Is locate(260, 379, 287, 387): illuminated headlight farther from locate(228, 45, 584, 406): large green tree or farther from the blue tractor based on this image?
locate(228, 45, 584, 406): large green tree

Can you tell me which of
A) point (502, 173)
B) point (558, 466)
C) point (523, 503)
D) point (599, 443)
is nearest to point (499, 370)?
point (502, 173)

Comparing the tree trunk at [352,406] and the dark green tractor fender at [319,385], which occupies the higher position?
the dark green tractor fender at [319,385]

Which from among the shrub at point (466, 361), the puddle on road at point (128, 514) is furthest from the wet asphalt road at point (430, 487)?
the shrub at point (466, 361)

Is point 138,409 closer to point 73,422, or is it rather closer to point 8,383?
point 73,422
━━━━
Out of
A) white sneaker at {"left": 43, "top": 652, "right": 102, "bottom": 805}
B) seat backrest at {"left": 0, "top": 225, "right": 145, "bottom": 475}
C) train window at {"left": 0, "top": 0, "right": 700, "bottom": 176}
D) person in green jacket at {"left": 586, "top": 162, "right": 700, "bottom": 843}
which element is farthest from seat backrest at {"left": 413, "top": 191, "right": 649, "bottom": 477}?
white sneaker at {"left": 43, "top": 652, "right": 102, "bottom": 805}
━━━━
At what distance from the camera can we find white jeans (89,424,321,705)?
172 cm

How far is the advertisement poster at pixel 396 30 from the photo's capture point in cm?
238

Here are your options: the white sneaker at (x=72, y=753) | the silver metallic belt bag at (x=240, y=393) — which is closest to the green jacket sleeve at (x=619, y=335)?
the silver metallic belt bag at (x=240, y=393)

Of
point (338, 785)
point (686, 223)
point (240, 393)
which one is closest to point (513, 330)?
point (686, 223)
━━━━
__Short task__:
Gather every line of the items above that contains the string "from" and copy each line out in full. Case counts.

__Task answer__:
Is locate(260, 379, 287, 387): illuminated headlight farther from locate(228, 45, 584, 406): large green tree or farther from the blue tractor based on this image?
Which from among the shrub at point (466, 361), the puddle on road at point (128, 514) is furthest from the wet asphalt road at point (430, 487)?
which element is farthest from seat backrest at {"left": 413, "top": 191, "right": 649, "bottom": 477}?
At what distance from the camera can we find white jeans (89,424,321,705)?
How far is the advertisement poster at pixel 396 30 from the photo's capture point in cm?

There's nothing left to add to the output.